George mentions how Kubrick's film leave the burden of interpretation to the viewer. It is clear that in the Kubrick movie, dialogues are subservient to the visual frame and technique is the object of adulation. The book throws light on this and further: Kubrick's beginnings as a still photographer, his ice-cool method and treating the actors as puppets, to do his bidding. The outcome of these traits have been the legendary aim to perfectionism, countless re-takes, wrangles over crediting in the writing. It always struck me how most (if not all) Kubrick movies were based on books: 2001 A Space Odyssey by Arthur C. Clarke, The Shining by Stephen King, Lolita by Nabokov and A Clockwork Orange by Anthony Burgess being the most famous examples. The book describes how Kubrick was considered in his early years as the "genius in waiting" and the obvious replacement for "the obstreperous Orson Welles". He did complete justice to these labels with his reclusive and temperamental behaviour.

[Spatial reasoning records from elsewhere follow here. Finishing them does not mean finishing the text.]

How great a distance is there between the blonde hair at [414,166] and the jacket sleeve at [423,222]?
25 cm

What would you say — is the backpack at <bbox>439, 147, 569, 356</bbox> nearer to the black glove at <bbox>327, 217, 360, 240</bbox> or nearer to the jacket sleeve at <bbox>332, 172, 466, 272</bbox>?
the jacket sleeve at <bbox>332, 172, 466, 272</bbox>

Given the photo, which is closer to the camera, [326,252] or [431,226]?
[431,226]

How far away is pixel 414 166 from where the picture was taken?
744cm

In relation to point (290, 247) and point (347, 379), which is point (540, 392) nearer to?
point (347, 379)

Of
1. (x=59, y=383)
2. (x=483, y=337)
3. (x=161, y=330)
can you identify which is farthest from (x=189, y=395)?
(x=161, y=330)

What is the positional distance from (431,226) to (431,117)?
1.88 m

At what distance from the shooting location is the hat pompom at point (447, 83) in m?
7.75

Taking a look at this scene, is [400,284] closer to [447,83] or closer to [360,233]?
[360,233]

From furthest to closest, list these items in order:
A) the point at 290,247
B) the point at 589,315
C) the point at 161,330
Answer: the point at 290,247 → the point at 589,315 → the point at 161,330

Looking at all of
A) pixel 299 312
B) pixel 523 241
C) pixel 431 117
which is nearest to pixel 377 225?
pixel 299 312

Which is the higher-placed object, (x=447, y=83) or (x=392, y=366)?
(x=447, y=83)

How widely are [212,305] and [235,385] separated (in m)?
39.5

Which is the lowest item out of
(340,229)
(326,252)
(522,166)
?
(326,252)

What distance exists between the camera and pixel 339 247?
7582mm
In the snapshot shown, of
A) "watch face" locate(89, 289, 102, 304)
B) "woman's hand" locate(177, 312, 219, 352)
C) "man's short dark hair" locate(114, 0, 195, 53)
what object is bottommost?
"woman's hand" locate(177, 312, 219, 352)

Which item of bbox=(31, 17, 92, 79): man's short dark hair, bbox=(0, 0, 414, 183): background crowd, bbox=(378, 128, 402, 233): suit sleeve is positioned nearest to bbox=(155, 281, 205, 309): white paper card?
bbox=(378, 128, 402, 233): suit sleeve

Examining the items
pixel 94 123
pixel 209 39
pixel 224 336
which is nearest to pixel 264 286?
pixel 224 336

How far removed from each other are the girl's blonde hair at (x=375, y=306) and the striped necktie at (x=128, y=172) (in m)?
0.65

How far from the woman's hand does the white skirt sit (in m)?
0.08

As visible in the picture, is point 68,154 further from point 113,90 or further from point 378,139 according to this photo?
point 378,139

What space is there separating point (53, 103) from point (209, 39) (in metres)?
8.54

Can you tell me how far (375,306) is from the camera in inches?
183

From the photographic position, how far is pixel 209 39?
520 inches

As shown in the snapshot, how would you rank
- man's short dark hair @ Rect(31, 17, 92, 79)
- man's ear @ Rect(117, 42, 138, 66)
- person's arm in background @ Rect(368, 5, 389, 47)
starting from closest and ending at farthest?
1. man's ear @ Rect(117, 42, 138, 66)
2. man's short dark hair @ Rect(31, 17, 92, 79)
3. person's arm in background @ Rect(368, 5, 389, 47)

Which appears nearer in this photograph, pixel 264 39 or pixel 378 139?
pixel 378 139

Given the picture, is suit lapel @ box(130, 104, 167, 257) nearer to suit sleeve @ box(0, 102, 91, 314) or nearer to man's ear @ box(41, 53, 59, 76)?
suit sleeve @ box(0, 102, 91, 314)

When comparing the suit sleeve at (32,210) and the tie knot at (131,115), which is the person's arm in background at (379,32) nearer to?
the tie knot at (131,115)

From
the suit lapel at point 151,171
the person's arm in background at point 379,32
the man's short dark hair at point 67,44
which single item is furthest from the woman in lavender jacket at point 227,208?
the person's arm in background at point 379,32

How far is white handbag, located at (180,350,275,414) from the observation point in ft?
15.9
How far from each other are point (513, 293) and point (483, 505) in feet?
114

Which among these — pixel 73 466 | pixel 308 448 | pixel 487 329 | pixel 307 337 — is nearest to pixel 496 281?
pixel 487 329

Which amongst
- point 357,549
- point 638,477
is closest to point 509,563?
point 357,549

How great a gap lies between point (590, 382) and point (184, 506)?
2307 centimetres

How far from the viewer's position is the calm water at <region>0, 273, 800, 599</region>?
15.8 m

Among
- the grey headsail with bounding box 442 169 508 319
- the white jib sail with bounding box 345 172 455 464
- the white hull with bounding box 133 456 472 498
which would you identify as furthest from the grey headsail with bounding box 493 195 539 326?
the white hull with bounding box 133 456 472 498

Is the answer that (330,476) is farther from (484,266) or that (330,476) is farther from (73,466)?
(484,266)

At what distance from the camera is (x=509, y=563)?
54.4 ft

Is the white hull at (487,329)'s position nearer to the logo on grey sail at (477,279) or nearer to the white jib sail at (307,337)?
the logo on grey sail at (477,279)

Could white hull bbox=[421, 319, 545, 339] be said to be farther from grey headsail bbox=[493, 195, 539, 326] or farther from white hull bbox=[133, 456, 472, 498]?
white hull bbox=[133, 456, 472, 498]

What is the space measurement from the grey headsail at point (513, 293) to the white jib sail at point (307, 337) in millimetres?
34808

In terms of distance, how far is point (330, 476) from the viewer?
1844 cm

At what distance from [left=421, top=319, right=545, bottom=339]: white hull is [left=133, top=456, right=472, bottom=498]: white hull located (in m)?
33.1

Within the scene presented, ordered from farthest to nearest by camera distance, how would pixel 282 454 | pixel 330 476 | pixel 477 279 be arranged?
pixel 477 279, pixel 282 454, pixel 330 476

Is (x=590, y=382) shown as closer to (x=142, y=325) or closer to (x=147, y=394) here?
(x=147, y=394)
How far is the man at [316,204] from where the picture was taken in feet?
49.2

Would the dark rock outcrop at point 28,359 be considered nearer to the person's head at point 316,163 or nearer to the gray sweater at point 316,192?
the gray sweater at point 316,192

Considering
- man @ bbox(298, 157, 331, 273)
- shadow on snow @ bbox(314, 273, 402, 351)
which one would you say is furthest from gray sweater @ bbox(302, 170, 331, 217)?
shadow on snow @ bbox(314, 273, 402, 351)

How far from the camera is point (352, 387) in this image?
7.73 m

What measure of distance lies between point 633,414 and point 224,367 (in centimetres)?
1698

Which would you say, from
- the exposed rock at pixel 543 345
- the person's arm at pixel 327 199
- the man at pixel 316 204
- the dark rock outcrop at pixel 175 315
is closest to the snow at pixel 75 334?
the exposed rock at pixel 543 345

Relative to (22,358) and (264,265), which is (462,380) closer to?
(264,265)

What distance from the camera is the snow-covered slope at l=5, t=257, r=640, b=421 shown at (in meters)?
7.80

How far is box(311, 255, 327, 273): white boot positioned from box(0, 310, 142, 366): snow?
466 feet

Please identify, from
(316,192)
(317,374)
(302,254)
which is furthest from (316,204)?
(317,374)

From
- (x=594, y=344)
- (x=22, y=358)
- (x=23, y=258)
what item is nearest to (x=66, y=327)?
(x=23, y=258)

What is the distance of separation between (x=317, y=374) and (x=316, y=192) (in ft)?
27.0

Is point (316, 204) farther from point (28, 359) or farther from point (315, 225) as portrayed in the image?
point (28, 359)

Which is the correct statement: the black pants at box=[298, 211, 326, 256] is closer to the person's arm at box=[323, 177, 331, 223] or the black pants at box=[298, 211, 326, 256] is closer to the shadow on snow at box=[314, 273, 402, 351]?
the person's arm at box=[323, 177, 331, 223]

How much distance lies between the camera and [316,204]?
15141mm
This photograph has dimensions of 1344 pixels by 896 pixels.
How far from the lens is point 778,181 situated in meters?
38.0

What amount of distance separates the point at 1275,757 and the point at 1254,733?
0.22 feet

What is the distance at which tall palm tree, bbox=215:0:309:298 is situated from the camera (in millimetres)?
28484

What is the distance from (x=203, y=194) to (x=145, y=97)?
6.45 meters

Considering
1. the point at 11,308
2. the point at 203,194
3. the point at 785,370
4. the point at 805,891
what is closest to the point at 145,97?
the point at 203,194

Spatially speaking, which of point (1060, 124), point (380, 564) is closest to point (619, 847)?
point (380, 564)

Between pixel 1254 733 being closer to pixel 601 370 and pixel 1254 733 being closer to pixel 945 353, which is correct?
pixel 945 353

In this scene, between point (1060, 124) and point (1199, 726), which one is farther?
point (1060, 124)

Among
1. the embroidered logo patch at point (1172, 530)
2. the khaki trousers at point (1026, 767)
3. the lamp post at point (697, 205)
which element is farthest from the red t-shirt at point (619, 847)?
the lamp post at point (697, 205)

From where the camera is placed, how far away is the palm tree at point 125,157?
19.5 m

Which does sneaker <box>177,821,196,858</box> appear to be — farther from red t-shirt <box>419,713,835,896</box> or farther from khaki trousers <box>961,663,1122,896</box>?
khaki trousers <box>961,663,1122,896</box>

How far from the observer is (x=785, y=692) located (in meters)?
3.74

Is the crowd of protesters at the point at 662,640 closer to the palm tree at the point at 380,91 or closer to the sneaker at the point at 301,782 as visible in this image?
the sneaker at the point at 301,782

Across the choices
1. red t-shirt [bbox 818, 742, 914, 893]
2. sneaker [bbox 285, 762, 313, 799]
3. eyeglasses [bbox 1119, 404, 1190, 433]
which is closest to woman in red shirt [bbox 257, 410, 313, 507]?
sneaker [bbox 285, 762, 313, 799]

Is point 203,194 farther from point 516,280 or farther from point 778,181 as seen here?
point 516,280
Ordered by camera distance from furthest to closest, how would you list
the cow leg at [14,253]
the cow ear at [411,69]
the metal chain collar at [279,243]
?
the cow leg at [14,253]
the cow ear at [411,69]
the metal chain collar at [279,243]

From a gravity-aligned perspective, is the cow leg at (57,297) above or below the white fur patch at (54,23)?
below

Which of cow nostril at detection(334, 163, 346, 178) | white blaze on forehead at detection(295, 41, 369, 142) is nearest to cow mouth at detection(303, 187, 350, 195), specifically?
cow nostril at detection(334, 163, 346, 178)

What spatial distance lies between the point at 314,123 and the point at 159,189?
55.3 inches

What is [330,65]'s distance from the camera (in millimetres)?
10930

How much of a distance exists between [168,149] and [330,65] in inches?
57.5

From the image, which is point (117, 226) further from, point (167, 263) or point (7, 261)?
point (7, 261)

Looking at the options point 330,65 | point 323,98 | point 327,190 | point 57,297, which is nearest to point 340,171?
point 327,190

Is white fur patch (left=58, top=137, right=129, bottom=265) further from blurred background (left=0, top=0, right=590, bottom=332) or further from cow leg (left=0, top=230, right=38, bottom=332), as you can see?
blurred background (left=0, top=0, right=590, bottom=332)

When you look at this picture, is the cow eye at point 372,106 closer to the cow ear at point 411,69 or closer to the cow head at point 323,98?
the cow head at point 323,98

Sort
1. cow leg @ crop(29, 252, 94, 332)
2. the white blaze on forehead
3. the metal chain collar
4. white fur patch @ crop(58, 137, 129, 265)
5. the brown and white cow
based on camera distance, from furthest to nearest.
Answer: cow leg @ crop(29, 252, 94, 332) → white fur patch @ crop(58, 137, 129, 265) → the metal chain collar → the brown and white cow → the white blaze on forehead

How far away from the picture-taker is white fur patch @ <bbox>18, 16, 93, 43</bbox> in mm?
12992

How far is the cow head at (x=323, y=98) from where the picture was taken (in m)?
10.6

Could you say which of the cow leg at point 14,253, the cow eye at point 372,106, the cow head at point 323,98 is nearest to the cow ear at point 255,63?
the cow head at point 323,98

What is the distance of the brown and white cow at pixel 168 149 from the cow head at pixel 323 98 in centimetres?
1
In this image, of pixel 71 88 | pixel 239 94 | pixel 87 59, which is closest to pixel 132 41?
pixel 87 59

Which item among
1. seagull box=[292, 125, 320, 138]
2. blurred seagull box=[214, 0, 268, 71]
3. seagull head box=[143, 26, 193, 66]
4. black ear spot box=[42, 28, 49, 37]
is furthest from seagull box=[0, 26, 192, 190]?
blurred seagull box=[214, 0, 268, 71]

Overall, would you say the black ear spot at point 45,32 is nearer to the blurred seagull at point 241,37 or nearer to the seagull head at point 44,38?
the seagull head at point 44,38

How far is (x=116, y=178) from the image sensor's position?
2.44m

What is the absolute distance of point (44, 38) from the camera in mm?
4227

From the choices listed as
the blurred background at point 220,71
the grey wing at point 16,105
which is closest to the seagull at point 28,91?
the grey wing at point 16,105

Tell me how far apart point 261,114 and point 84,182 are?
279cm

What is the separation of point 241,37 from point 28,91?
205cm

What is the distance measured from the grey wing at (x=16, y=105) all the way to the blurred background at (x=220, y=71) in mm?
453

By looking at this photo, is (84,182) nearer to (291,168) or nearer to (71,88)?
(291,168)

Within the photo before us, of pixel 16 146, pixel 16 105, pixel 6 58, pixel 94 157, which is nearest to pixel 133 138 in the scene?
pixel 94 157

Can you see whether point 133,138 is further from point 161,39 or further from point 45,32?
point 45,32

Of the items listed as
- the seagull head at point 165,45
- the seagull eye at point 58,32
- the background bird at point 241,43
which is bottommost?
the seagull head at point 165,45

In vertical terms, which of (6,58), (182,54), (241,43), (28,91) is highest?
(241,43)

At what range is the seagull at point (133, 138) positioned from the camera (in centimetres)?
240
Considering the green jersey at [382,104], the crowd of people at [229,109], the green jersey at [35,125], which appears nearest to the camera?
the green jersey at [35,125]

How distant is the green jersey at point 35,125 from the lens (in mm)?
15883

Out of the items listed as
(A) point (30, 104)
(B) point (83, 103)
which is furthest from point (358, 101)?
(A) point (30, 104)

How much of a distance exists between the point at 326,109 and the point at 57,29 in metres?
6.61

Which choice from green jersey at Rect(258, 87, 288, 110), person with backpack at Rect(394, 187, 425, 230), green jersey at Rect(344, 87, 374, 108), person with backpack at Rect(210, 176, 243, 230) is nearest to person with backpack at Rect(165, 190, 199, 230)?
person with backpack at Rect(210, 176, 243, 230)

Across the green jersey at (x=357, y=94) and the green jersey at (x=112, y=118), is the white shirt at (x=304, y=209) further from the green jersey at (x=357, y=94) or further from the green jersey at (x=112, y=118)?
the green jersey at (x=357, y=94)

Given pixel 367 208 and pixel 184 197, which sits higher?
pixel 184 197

I must confess to being a little disappointed by Dr. Strangelove, it had its brilliant moments with the famed "You can't fight in here, this is the War Room" dialogues, the nuggets of referential names (Ambassador DeSadesky, Capn Kong and of course Jack D. Ripper) spiked with more than a sprinkle of innuendo, the innovative camera-work (for that era, especially, back projections notwithstanding) and the fascinating Pentagon War Room sets being the highlights. Curiously, Dr. Strangelove is granted very little footage as compared to the other Sellers roles (Peter Sellers has a triple role: the US President, Lionel Mandrake of the RAF & Dr. S himself: he was to do a fourth, but refused). Even more because the scenes with the evil Nazi crackpot scientist with the mechanical hand that has a mind of its own are chilling and positively sinister. It is not difficult to take in even such farcical situations if such characters actually existed. Also my first encounter with George C. Scott (who is more noted for Patton) as the plausible virulently anti-Commie American. One scene involving the British officer Mandrake crawling on the floor following the crazed American Ripper seems rather topical right now: the British having no clue what the Americans have got them into, but being obligated to follow them around like lackeys. I don't think it was intended, but it seems rather relevant even today.
Another aspect that appeals is the abundant tidbits for a student of trivia.
Post Script:
At the local library, apt coincidences beckoned and I accepted in the spirit of
things: picked up a biography of Peter Sellers, not too innovatively named
Mr. Strangelove, plus a re-read of A Clockwork Orange by Burgess.